Edrea, Imeh & Sonya masuk ke dalam warung itu berjalan layaknya seorang model kelas dunia yang sudah terkenal di mancanegara. Ketiga wanita cantik nan seksi itu berhenti tepat di hadapan Lucas yang tengah menikmati satu mangkuk soto mie.


"Ehem ehem..." Edrea berdehem sembari membenarkan rambutnya.


Lucas menoleh ke samping dan terkejut ketika melihat ada Edrea disana, gadis itu langsung tersenyum mengedipkan mata untuk menggoda Lucas seperti biasanya.


...•••...


Disisi lain, Dimas menuntun Sahira ke kamarnya dengan perlahan karena gadis cantik itu merasa pegal-pegal pada seluruh area tubuhnya akibat berlatih sangat keras siang tadi.


Dimas merebahkan Sahira di atas ranjang lalu menarik selimut untuk menutupi tubuh gadis itu sampai ke arah dadanya, Dimas tampak sangat prihatin pada kondisi gadisnya karena Sahira benar-benar ingin kembali seperti dulu lagi.

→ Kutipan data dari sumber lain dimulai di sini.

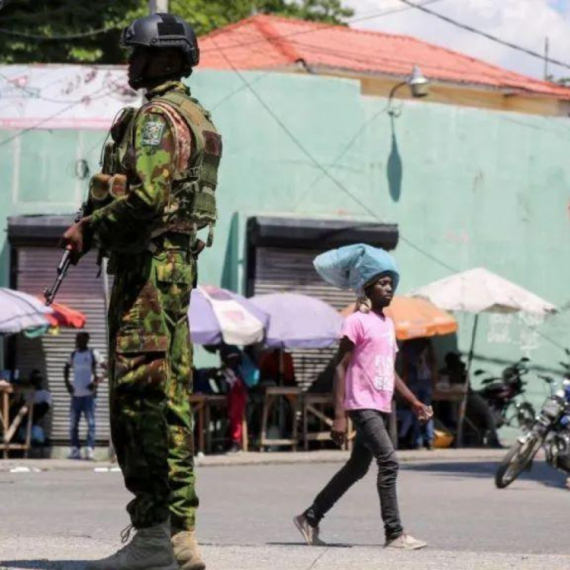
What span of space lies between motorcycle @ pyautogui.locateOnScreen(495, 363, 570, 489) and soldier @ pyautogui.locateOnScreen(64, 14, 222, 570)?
1105cm

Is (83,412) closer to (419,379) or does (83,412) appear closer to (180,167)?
(419,379)

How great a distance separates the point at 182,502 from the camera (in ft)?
24.6

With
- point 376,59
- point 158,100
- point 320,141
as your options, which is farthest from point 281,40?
point 158,100

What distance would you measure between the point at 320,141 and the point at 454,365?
414 cm

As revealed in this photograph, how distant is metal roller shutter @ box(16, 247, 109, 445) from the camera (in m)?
27.5

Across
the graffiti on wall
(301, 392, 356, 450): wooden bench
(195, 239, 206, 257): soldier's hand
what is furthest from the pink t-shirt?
the graffiti on wall

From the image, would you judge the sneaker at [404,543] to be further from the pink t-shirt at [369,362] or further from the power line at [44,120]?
the power line at [44,120]

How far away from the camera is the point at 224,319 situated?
24.9 m

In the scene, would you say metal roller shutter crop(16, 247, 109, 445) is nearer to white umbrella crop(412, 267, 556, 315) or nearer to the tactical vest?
white umbrella crop(412, 267, 556, 315)

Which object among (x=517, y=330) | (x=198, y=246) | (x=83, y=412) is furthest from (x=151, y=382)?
(x=517, y=330)

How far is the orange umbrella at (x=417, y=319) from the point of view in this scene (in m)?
26.2

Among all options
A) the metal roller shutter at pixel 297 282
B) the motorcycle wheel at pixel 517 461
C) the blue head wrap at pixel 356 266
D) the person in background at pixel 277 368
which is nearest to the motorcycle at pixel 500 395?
the metal roller shutter at pixel 297 282

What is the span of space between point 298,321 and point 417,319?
195 cm

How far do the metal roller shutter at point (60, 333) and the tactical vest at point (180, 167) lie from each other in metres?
20.0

"Sahira, besok kamu istirahat dulu ya! Kita akan mulai latihan lagi lusa, aku gak mau kamu malah jadi tambah capek dan nantinya terjadi sesuatu yang gak diinginkan sama kamu!" ucap Dimas duduk di pinggir ranjang sembari mengusap wajah gadisnya.


"Aku gapapa kok, Dimas! Aku masih kuat buat latihan besok, justru aku malah kecewa kalau gak bisa secepatnya menguasai jurus itu! Kamu jangan khawatir ya Dimas, aku gak akan kenapa-napa kok!" ucap Sahira menatap wajah Dimas sembari mengukir senyum di wajahnya, ia juga menggenggam telapak tangan kekasihnya yang tengah mengelus wajahnya.

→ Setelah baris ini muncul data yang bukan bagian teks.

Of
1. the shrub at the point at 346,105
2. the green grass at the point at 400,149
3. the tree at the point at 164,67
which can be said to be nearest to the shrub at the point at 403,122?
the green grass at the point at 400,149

Dimas menelan saliva nya menatap wajah cantik nan mulus yang dimiliki Sahira, sepertinya ia tergoda untuk mencicipi tubuh bidadari itu karena hingga saat ini ia belum pernah menyentuhnya.

__ADS_1


"Yaudah kalo gitu sekarang kamu istirahat yang cukup, apa kamu mau aku pijat kakinya biar rasa pegal kamu bilang?" ucap Dimas menawarkan diri untuk memijat kekasihnya.

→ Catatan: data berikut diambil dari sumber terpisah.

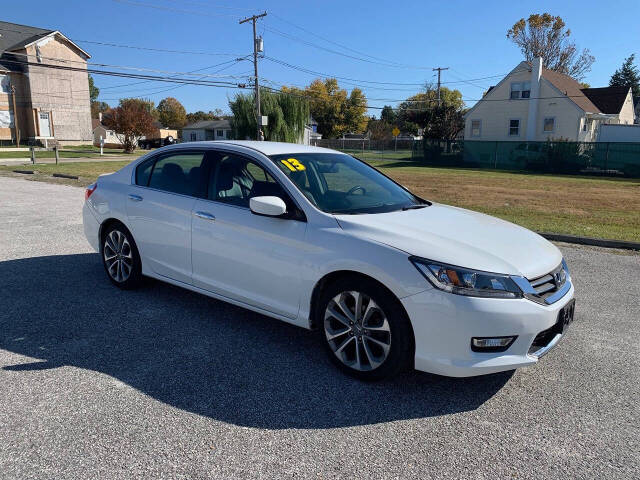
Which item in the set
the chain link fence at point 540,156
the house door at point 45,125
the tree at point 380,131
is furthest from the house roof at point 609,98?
the house door at point 45,125

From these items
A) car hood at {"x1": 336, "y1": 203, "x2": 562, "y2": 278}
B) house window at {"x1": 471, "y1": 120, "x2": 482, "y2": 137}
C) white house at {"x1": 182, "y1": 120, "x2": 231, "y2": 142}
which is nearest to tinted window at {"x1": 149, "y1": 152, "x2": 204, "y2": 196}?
car hood at {"x1": 336, "y1": 203, "x2": 562, "y2": 278}

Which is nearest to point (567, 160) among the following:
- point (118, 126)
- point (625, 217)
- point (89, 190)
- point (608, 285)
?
point (625, 217)

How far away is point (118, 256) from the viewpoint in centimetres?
531

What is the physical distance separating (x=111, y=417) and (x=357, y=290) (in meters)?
1.72

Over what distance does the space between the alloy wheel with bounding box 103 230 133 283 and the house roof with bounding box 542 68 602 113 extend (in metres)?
39.9

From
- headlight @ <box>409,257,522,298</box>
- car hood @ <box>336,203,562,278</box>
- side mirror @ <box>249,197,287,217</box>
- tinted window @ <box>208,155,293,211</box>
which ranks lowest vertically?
headlight @ <box>409,257,522,298</box>

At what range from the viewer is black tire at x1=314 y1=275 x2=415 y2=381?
325cm

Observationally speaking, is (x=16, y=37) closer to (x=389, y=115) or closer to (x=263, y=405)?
(x=263, y=405)

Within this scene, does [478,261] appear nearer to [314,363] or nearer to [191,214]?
[314,363]

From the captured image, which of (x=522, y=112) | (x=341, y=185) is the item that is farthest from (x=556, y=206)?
(x=522, y=112)

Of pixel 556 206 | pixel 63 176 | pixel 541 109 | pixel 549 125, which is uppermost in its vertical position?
pixel 541 109

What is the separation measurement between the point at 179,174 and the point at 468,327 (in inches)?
122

"Gausah, Dimas! Nanti yang ada malah kamu yang kecapekan dan gak bisa istirahat, aku juga udah agak mendingan kok paling dibawa tidur juga ilang!" ucap Sahira menolak tawaran Dimas.


"Hey, emang kamu lupa kalau sekarang aku udah jadi pangeran langit? Aku gak akan merasa capek, Sahira! Makanya udah biar aku pijat urut aja ya?" ucap Dimas memaksa gadisnya.


"Umm, yaudah boleh deh kalo kamu maksa mah! Tapi jangan lama-lama ya, aku udah ngantuk juga soalnya!" ucap Sahira.


"Kalau udah ngantuk ya sekalian aja kamu tidur sayang, kan enak tuh sambil diurut terus tidur!" ucap Dimas tersenyum.


"Gak enak lah, Dimas! Masa iya aku tidur sedangkan kamu urutin kaki aku disini?" ucap Sahira manyun.


"Hahaha, gapapa lah Sahira! Udah sini aku pijitin kaki kamu supaya pegalnya ilang, kamu balik badan dong!" ucap Dimas menyibakkan selimut dari tubuh Sahira kemudian naik mendekat ke Sahira.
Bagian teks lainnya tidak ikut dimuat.